Valeria y Malena comenzaron a aplaudir despacio, burlándose entre risas de mi breve discurso sobre la situación. Roger, sin embargo, se limitó a pasarme su enorme botella de vodka al ver que mi petaca ya estaba vacía. Una vez que nos aventuramos hacia el final del pasillo cada vez más angosto, encontramos una humilde puerta de madera, la puerta que nos llevaría hacia el tranquilo interior de la iglesia en penumbras. Entramos como pájaros bohemios que se asoman a la terrible nostalgia de la jaula, arrastrando los pasos, con los cigarrillos al borde de los labios, con las botellas colgando de nuestros brazos. Nos sentíamos como sombras y de pronto deseé adaptarme a los rincones, quedarme ahí como una alfombra hasta ser devorado por la boca solar del nuevo día. Lectura-collage con aprendizaje pasional a kilómetros de la razón. Fue entonces cuando nos desnudamos, un jazz de latidos inconexos, jadeantes como animales, ofreciéndonos a cualquiera que se digne de apreciar su creación.

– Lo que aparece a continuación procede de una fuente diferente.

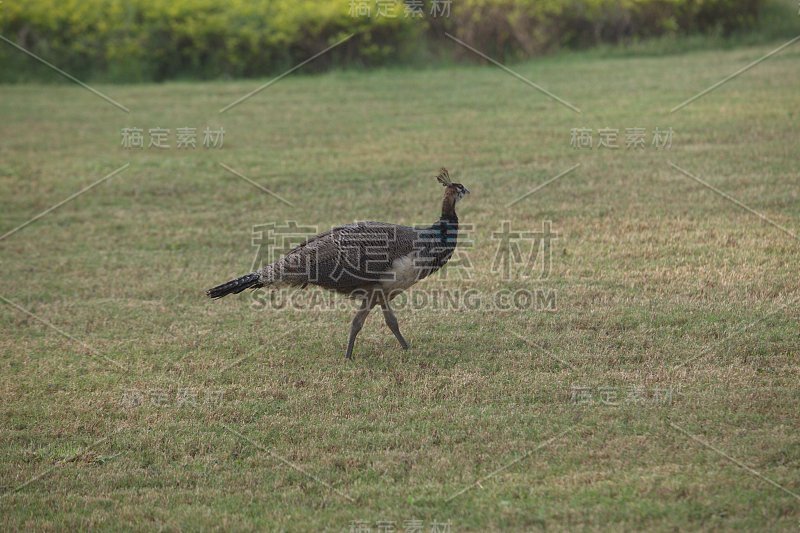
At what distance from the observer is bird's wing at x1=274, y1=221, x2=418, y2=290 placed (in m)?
7.48

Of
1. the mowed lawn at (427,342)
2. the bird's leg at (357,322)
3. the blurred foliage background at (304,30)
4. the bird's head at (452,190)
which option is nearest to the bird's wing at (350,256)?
the bird's leg at (357,322)

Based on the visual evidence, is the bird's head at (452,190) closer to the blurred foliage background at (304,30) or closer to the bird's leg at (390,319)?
the bird's leg at (390,319)

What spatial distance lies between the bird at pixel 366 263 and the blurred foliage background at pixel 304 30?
1176 cm

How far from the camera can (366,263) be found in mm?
7461

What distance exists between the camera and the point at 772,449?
568 cm

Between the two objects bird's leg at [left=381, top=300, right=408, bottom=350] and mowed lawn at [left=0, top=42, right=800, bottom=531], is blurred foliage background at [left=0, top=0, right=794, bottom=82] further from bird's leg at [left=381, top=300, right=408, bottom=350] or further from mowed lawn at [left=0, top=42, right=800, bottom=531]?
bird's leg at [left=381, top=300, right=408, bottom=350]

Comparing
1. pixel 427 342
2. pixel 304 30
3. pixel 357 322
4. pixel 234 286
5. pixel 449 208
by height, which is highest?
pixel 304 30

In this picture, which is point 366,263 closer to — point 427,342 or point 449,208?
point 449,208

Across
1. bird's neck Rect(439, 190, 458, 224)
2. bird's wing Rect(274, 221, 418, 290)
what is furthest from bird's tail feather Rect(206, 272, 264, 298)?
bird's neck Rect(439, 190, 458, 224)

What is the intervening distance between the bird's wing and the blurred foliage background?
11781 mm

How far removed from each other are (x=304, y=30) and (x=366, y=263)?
13.5 metres

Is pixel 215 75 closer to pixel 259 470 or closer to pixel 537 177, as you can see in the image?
pixel 537 177

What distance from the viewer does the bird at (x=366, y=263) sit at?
24.5 feet

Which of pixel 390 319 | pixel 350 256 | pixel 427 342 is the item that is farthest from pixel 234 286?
pixel 427 342
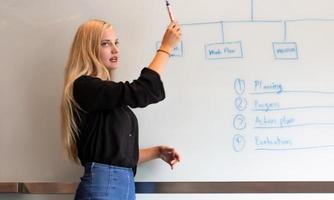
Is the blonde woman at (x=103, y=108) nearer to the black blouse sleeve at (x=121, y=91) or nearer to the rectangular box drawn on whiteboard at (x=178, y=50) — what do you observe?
the black blouse sleeve at (x=121, y=91)

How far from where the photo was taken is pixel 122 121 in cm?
119

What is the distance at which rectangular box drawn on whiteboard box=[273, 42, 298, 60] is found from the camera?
4.29 feet

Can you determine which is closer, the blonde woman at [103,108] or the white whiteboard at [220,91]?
the blonde woman at [103,108]

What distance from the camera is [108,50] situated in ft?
4.04

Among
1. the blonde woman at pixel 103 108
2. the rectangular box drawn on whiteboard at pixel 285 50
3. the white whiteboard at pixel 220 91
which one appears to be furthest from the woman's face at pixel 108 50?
the rectangular box drawn on whiteboard at pixel 285 50

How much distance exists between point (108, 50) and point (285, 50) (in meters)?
0.49

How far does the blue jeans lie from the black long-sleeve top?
0.02 meters

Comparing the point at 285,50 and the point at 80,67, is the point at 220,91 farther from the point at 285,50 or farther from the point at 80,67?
the point at 80,67


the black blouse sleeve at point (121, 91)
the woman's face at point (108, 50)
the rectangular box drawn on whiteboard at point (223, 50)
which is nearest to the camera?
the black blouse sleeve at point (121, 91)

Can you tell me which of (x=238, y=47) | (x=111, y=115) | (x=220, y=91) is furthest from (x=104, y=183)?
(x=238, y=47)

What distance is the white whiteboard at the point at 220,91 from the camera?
1.29 metres

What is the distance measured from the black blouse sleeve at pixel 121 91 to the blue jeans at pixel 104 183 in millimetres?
152

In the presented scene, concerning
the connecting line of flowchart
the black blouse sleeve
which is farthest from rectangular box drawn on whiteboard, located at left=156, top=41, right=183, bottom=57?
the black blouse sleeve

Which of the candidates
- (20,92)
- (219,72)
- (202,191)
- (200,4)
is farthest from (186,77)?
(20,92)
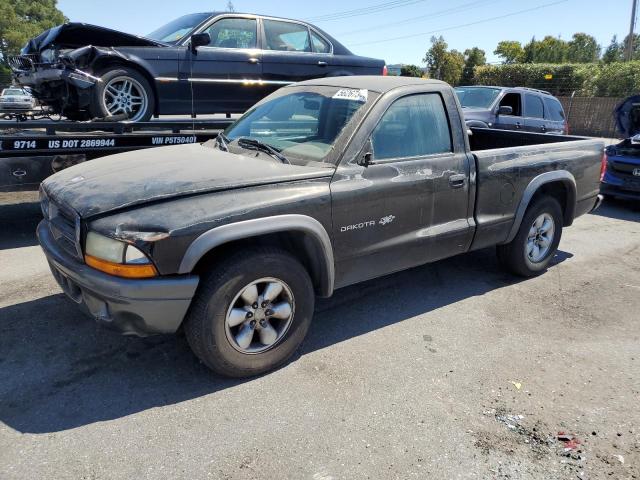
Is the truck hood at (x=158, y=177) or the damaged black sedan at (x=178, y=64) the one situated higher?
the damaged black sedan at (x=178, y=64)

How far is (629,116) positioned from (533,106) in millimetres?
2039

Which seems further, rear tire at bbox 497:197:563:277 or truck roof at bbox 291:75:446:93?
rear tire at bbox 497:197:563:277

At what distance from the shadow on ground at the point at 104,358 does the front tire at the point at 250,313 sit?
19 centimetres

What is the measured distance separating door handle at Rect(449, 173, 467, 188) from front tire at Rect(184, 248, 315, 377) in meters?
1.50

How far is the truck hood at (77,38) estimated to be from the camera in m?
5.73

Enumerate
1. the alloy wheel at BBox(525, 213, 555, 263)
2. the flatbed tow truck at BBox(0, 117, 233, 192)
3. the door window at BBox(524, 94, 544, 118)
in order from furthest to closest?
1. the door window at BBox(524, 94, 544, 118)
2. the flatbed tow truck at BBox(0, 117, 233, 192)
3. the alloy wheel at BBox(525, 213, 555, 263)

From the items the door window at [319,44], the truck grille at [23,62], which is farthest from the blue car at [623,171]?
the truck grille at [23,62]

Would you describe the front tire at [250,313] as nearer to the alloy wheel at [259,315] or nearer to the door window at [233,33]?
the alloy wheel at [259,315]

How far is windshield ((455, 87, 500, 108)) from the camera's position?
37.9 feet

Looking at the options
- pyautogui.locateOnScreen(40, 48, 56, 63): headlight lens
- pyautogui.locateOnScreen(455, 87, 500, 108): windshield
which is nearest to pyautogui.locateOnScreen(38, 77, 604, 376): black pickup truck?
pyautogui.locateOnScreen(40, 48, 56, 63): headlight lens

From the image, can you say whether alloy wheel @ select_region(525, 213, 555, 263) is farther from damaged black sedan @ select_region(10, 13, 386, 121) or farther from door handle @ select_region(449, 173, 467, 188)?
damaged black sedan @ select_region(10, 13, 386, 121)

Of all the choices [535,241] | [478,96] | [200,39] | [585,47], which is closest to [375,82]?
[535,241]

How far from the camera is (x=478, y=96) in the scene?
11852 millimetres

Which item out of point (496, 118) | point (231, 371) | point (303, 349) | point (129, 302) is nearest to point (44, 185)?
point (129, 302)
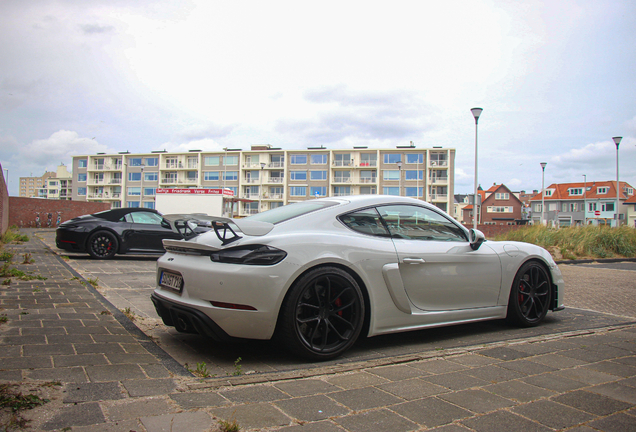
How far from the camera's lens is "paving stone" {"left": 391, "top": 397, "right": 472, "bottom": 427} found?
89.6 inches

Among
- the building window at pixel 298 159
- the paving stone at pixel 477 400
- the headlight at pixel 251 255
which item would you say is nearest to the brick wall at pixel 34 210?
the headlight at pixel 251 255

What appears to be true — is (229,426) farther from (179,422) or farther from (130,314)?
(130,314)

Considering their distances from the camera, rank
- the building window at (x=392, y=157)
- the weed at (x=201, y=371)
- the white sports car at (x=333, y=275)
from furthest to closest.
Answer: the building window at (x=392, y=157) → the white sports car at (x=333, y=275) → the weed at (x=201, y=371)

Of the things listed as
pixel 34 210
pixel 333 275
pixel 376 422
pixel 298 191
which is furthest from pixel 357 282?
pixel 298 191

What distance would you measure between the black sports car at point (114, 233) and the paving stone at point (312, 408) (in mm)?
8210

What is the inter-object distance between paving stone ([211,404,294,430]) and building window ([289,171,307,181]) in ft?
255

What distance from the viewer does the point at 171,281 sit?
351 cm

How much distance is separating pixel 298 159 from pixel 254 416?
259ft

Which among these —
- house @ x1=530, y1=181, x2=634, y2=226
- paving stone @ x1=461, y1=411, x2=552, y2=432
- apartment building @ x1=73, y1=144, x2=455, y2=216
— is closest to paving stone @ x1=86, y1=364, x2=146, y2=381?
paving stone @ x1=461, y1=411, x2=552, y2=432

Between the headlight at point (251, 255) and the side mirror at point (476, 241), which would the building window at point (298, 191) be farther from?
the headlight at point (251, 255)

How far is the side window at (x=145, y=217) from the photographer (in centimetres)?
1091

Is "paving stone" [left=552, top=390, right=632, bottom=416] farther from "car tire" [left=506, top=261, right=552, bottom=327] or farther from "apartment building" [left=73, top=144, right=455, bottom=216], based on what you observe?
"apartment building" [left=73, top=144, right=455, bottom=216]

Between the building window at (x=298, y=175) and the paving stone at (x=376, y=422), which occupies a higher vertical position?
the building window at (x=298, y=175)

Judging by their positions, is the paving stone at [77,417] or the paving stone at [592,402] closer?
the paving stone at [77,417]
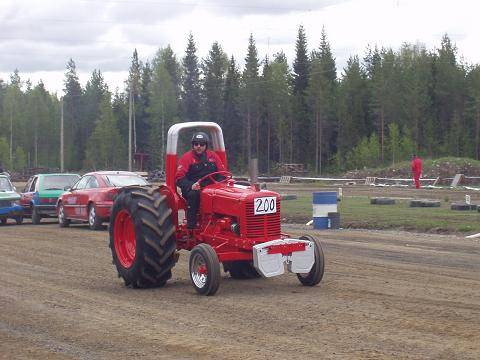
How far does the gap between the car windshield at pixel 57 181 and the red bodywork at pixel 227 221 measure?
17020mm

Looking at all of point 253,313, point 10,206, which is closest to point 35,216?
point 10,206

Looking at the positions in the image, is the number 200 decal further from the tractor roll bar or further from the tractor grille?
the tractor roll bar

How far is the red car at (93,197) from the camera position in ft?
Result: 78.5

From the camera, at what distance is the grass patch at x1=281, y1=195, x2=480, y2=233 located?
70.9ft

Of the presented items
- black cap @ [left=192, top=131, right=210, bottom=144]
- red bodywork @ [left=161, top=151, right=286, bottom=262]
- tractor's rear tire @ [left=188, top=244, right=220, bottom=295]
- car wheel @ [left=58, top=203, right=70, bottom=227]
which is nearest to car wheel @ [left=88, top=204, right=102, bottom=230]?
car wheel @ [left=58, top=203, right=70, bottom=227]

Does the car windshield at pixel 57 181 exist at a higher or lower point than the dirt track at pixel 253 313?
higher

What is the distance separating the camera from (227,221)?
464 inches

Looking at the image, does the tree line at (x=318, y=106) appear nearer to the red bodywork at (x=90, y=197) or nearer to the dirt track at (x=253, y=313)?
the red bodywork at (x=90, y=197)

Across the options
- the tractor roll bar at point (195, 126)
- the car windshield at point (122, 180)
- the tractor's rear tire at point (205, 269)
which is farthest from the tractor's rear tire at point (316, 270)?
the car windshield at point (122, 180)

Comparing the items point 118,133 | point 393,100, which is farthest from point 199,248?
point 118,133

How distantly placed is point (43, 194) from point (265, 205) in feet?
58.7

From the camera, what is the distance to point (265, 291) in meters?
11.7

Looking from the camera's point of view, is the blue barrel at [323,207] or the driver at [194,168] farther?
the blue barrel at [323,207]

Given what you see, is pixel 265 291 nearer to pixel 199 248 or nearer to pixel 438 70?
pixel 199 248
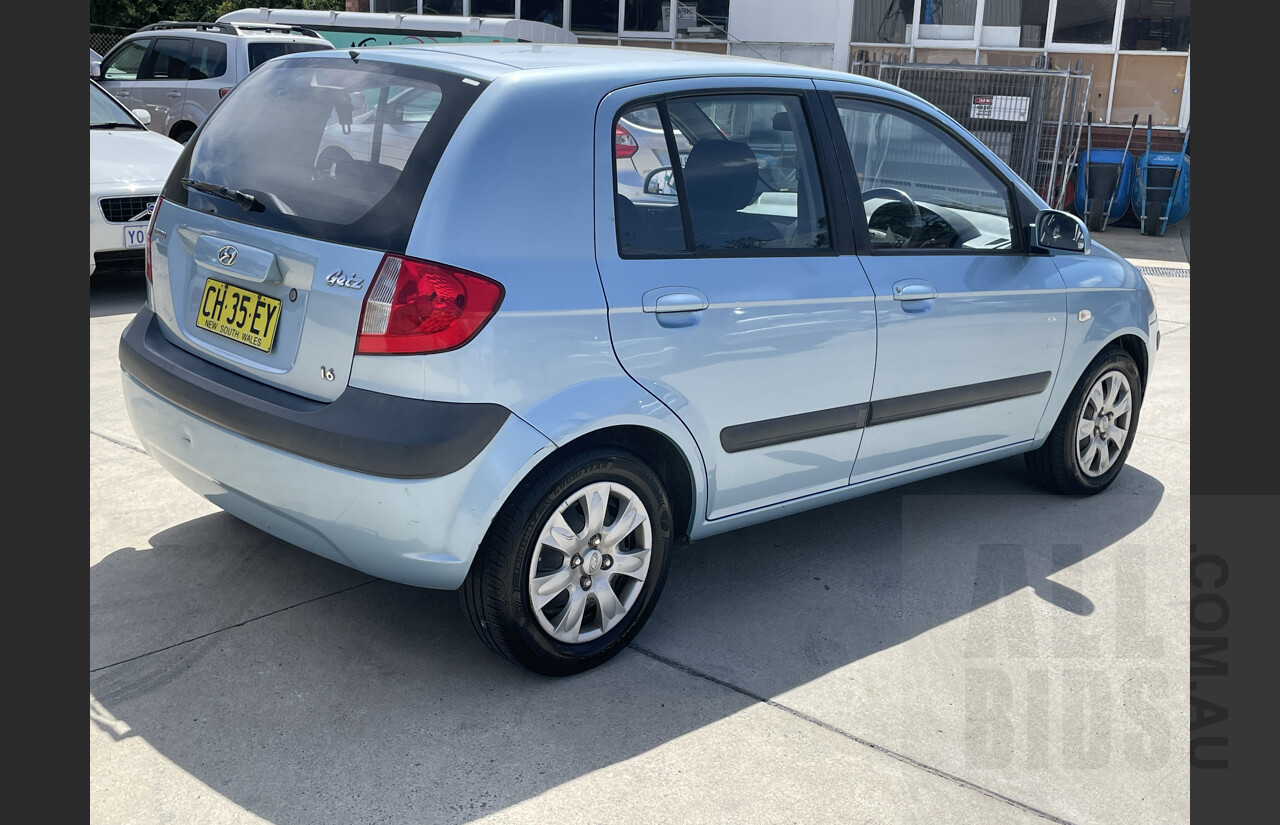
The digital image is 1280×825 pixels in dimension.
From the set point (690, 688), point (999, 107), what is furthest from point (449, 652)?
point (999, 107)

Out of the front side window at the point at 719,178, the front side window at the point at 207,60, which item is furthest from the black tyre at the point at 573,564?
the front side window at the point at 207,60

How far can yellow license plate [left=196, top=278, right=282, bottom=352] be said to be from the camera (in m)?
3.12

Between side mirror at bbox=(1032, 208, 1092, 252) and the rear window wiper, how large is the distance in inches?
112

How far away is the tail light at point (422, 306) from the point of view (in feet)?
9.31

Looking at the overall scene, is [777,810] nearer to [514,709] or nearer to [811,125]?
[514,709]

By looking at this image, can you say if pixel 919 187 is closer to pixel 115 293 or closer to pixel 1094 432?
pixel 1094 432

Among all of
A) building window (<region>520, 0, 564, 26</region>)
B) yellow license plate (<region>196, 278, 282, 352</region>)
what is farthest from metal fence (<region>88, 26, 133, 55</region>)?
yellow license plate (<region>196, 278, 282, 352</region>)

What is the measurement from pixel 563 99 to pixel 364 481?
3.81 ft

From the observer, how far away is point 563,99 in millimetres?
3096

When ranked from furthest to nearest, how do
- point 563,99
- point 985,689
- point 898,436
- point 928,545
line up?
1. point 928,545
2. point 898,436
3. point 985,689
4. point 563,99

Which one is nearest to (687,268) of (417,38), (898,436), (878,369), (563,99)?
(563,99)

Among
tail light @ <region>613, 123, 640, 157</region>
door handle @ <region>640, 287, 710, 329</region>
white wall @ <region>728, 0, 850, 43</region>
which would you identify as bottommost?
door handle @ <region>640, 287, 710, 329</region>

Y de pronto me parece escuchar la voz de Niestzsche, diciendo que “el hombre, en su orgullo, creó a dios a su imagen y semejanza”.


Entré al confesionario como quien calcula con el dedo la temperatura del agua. Malena me siguió por puro instinto, aspirando los leves colores de mi rastro, gateando desnuda y primitiva: animal y bebé al mismo tiempo. En aquella reducida cabina el pecado se había vuelto lenguaje, lenguaje que a su vez se había vuelto humedad de las paredes, humedad que se había vuelto dibujo: un singular dibujo surrealista que revelaba, de forma oscura, los inútiles manotazos de los eternos condenados. Seremos el infierno por culpa de lucir la pureza, por haber bautizado la felicidad con lágrimas, por apropiarnos destructivamente de la obra divina.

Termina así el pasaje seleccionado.